(Records begins)

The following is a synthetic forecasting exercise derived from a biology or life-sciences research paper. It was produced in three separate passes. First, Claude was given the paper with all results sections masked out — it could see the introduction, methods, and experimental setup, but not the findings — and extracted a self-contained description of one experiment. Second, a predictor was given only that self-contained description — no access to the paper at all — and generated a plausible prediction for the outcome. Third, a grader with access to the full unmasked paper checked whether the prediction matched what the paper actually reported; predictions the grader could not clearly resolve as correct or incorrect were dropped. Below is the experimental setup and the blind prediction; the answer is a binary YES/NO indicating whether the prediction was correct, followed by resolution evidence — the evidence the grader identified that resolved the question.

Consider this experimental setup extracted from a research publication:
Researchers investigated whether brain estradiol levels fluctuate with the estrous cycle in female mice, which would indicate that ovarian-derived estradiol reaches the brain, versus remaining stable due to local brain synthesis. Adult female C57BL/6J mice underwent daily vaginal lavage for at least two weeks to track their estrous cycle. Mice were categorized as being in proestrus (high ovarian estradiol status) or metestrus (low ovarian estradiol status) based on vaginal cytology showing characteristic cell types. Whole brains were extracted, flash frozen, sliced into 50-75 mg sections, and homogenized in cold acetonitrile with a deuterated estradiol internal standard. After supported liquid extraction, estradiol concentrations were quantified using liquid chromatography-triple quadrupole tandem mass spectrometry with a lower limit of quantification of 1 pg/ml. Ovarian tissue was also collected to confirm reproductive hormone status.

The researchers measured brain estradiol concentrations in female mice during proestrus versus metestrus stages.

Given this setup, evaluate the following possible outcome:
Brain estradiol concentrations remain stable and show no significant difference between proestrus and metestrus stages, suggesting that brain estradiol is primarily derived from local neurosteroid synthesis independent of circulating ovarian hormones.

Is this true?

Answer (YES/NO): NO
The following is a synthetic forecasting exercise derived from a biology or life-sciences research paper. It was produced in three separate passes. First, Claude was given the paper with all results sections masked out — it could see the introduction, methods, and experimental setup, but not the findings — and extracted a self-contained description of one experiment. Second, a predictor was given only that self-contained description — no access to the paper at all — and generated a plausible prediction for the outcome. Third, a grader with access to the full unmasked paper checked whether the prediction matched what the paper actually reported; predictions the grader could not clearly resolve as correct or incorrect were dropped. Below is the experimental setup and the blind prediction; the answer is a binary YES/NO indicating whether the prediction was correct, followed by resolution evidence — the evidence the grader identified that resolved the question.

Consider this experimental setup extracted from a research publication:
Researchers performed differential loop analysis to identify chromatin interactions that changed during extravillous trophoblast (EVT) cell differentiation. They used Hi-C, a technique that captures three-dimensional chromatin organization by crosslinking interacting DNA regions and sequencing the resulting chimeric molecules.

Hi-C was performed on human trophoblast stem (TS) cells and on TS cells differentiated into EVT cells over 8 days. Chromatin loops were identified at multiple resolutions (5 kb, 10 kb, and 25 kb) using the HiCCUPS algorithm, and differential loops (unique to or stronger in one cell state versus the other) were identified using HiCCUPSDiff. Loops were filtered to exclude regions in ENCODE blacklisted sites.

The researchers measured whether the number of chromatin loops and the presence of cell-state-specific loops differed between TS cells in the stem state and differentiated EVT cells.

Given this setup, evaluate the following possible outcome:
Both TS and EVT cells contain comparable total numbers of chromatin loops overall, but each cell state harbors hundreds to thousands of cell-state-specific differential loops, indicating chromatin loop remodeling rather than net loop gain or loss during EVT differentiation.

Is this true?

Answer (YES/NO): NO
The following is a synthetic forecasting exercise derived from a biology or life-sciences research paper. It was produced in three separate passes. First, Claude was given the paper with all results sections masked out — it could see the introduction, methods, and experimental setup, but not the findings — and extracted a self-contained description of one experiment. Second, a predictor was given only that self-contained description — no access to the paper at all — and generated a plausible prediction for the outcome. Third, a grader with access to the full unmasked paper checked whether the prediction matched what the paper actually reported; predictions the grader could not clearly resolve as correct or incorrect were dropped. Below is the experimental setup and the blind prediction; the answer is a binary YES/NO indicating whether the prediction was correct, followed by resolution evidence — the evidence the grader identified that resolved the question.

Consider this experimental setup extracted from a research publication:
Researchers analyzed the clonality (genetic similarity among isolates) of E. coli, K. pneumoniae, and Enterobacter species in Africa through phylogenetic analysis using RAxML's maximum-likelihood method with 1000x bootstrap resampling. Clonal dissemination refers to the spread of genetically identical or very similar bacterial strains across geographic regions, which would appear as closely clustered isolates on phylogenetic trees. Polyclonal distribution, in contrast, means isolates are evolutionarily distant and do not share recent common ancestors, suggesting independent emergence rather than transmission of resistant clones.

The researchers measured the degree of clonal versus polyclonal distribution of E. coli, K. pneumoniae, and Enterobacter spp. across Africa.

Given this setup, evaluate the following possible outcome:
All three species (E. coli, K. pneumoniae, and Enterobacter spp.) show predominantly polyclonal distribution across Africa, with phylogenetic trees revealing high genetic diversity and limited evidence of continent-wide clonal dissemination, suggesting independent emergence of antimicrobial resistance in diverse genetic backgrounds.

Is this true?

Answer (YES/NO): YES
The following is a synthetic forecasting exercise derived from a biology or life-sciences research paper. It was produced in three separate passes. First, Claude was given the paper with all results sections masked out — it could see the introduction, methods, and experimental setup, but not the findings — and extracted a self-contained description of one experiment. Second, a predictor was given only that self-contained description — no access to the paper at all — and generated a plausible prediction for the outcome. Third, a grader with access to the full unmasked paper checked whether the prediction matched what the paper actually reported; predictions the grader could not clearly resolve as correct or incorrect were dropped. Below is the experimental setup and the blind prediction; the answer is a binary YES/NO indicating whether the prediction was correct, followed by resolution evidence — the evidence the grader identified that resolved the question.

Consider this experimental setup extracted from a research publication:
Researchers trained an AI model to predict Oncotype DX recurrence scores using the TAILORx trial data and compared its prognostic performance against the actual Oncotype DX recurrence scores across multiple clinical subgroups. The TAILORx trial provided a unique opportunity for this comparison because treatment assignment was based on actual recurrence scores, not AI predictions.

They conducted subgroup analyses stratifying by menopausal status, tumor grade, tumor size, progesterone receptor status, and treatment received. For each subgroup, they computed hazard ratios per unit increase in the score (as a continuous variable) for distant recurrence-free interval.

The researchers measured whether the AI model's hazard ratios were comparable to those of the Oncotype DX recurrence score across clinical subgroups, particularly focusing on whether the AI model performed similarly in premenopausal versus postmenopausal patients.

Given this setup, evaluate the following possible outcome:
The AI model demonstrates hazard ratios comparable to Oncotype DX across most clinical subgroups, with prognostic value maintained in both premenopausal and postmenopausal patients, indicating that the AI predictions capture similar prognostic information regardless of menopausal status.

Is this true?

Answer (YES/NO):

(Records ends)

*Assigned task*: The whole listing must be reproduced exactly. Do not skip a line.

*Task answer*:
The following is a synthetic forecasting exercise derived from a biology or life-sciences research paper. It was produced in three separate passes. First, Claude was given the paper with all results sections masked out — it could see the introduction, methods, and experimental setup, but not the findings — and extracted a self-contained description of one experiment. Second, a predictor was given only that self-contained description — no access to the paper at all — and generated a plausible prediction for the outcome. Third, a grader with access to the full unmasked paper checked whether the prediction matched what the paper actually reported; predictions the grader could not clearly resolve as correct or incorrect were dropped. Below is the experimental setup and the blind prediction; the answer is a binary YES/NO indicating whether the prediction was correct, followed by resolution evidence — the evidence the grader identified that resolved the question.

Consider this experimental setup extracted from a research publication:
Researchers investigated whether brain estradiol levels fluctuate with the estrous cycle in female mice, which would indicate that ovarian-derived estradiol reaches the brain, versus remaining stable due to local brain synthesis. Adult female C57BL/6J mice underwent daily vaginal lavage for at least two weeks to track their estrous cycle. Mice were categorized as being in proestrus (high ovarian estradiol status) or metestrus (low ovarian estradiol status) based on vaginal cytology showing characteristic cell types. Whole brains were extracted, flash frozen, sliced into 50-75 mg sections, and homogenized in cold acetonitrile with a deuterated estradiol internal standard. After supported liquid extraction, estradiol concentrations were quantified using liquid chromatography-triple quadrupole tandem mass spectrometry with a lower limit of quantification of 1 pg/ml. Ovarian tissue was also collected to confirm reproductive hormone status.

The researchers measured brain estradiol concentrations in female mice during proestrus versus metestrus stages.

Given this setup, evaluate the following possible outcome:
Brain estradiol concentrations remain stable and show no significant difference between proestrus and metestrus stages, suggesting that brain estradiol is primarily derived from local neurosteroid synthesis independent of circulating ovarian hormones.

Is this true?

Answer (YES/NO): NO
The following is a synthetic forecasting exercise derived from a biology or life-sciences research paper. It was produced in three separate passes. First, Claude was given the paper with all results sections masked out — it could see the introduction, methods, and experimental setup, but not the findings — and extracted a self-contained description of one experiment. Second, a predictor was given only that self-contained description — no access to the paper at all — and generated a plausible prediction for the outcome. Third, a grader with access to the full unmasked paper checked whether the prediction matched what the paper actually reported; predictions the grader could not clearly resolve as correct or incorrect were dropped. Below is the experimental setup and the blind prediction; the answer is a binary YES/NO indicating whether the prediction was correct, followed by resolution evidence — the evidence the grader identified that resolved the question.

Consider this experimental setup extracted from a research publication:
Researchers performed differential loop analysis to identify chromatin interactions that changed during extravillous trophoblast (EVT) cell differentiation. They used Hi-C, a technique that captures three-dimensional chromatin organization by crosslinking interacting DNA regions and sequencing the resulting chimeric molecules.

Hi-C was performed on human trophoblast stem (TS) cells and on TS cells differentiated into EVT cells over 8 days. Chromatin loops were identified at multiple resolutions (5 kb, 10 kb, and 25 kb) using the HiCCUPS algorithm, and differential loops (unique to or stronger in one cell state versus the other) were identified using HiCCUPSDiff. Loops were filtered to exclude regions in ENCODE blacklisted sites.

The researchers measured whether the number of chromatin loops and the presence of cell-state-specific loops differed between TS cells in the stem state and differentiated EVT cells.

Given this setup, evaluate the following possible outcome:
Both TS and EVT cells contain comparable total numbers of chromatin loops overall, but each cell state harbors hundreds to thousands of cell-state-specific differential loops, indicating chromatin loop remodeling rather than net loop gain or loss during EVT differentiation.

Is this true?

Answer (YES/NO): NO
The following is a synthetic forecasting exercise derived from a biology or life-sciences research paper. It was produced in three separate passes. First, Claude was given the paper with all results sections masked out — it could see the introduction, methods, and experimental setup, but not the findings — and extracted a self-contained description of one experiment. Second, a predictor was given only that self-contained description — no access to the paper at all — and generated a plausible prediction for the outcome. Third, a grader with access to the full unmasked paper checked whether the prediction matched what the paper actually reported; predictions the grader could not clearly resolve as correct or incorrect were dropped. Below is the experimental setup and the blind prediction; the answer is a binary YES/NO indicating whether the prediction was correct, followed by resolution evidence — the evidence the grader identified that resolved the question.

Consider this experimental setup extracted from a research publication:
Researchers analyzed the clonality (genetic similarity among isolates) of E. coli, K. pneumoniae, and Enterobacter species in Africa through phylogenetic analysis using RAxML's maximum-likelihood method with 1000x bootstrap resampling. Clonal dissemination refers to the spread of genetically identical or very similar bacterial strains across geographic regions, which would appear as closely clustered isolates on phylogenetic trees. Polyclonal distribution, in contrast, means isolates are evolutionarily distant and do not share recent common ancestors, suggesting independent emergence rather than transmission of resistant clones.

The researchers measured the degree of clonal versus polyclonal distribution of E. coli, K. pneumoniae, and Enterobacter spp. across Africa.

Given this setup, evaluate the following possible outcome:
All three species (E. coli, K. pneumoniae, and Enterobacter spp.) show predominantly polyclonal distribution across Africa, with phylogenetic trees revealing high genetic diversity and limited evidence of continent-wide clonal dissemination, suggesting independent emergence of antimicrobial resistance in diverse genetic backgrounds.

Is this true?

Answer (YES/NO): YES
The following is a synthetic forecasting exercise derived from a biology or life-sciences research paper. It was produced in three separate passes. First, Claude was given the paper with all results sections masked out — it could see the introduction, methods, and experimental setup, but not the findings — and extracted a self-contained description of one experiment. Second, a predictor was given only that self-contained description — no access to the paper at all — and generated a plausible prediction for the outcome. Third, a grader with access to the full unmasked paper checked whether the prediction matched what the paper actually reported; predictions the grader could not clearly resolve as correct or incorrect were dropped. Below is the experimental setup and the blind prediction; the answer is a binary YES/NO indicating whether the prediction was correct, followed by resolution evidence — the evidence the grader identified that resolved the question.

Consider this experimental setup extracted from a research publication:
Researchers trained an AI model to predict Oncotype DX recurrence scores using the TAILORx trial data and compared its prognostic performance against the actual Oncotype DX recurrence scores across multiple clinical subgroups. The TAILORx trial provided a unique opportunity for this comparison because treatment assignment was based on actual recurrence scores, not AI predictions.

They conducted subgroup analyses stratifying by menopausal status, tumor grade, tumor size, progesterone receptor status, and treatment received. For each subgroup, they computed hazard ratios per unit increase in the score (as a continuous variable) for distant recurrence-free interval.

The researchers measured whether the AI model's hazard ratios were comparable to those of the Oncotype DX recurrence score across clinical subgroups, particularly focusing on whether the AI model performed similarly in premenopausal versus postmenopausal patients.

Given this setup, evaluate the following possible outcome:
The AI model demonstrates hazard ratios comparable to Oncotype DX across most clinical subgroups, with prognostic value maintained in both premenopausal and postmenopausal patients, indicating that the AI predictions capture similar prognostic information regardless of menopausal status.

Is this true?

Answer (YES/NO):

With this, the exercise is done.